Spatial questions about pictures:
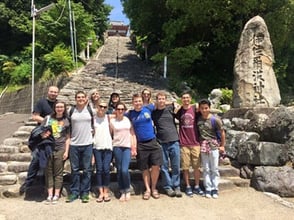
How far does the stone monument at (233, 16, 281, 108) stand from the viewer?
8141 mm

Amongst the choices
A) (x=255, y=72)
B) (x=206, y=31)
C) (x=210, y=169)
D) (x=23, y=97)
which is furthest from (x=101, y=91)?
(x=210, y=169)

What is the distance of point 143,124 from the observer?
16.9 feet

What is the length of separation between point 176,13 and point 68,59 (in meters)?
5.99

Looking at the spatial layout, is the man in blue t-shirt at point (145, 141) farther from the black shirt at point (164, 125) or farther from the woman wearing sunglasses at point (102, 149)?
the woman wearing sunglasses at point (102, 149)

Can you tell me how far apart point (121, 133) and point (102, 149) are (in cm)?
36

* PROMPT
Lay out every line of the data above as a numbered list, skipping blank lines. Leave the pictures out.

* ANSWER TO THIS EXERCISE
1. How far does the stone monument at (233, 16, 281, 108) stand from the viewer?
2. 8141 mm
3. Amongst the choices
4. A) (x=255, y=72)
5. B) (x=206, y=31)
6. C) (x=210, y=169)
7. D) (x=23, y=97)
8. which is furthest from (x=101, y=91)?
9. (x=210, y=169)
10. What is the distance of point 143,124 from the observer?
11. 16.9 feet
12. What is the length of separation between point 176,13 and point 68,59 (in meters)?
13. 5.99
14. Looking at the spatial layout, is the man in blue t-shirt at point (145, 141) farther from the black shirt at point (164, 125) or farther from the woman wearing sunglasses at point (102, 149)?
15. the woman wearing sunglasses at point (102, 149)
16. Can you tell me how far apart point (121, 133) and point (102, 149) are (in cm)?
17. 36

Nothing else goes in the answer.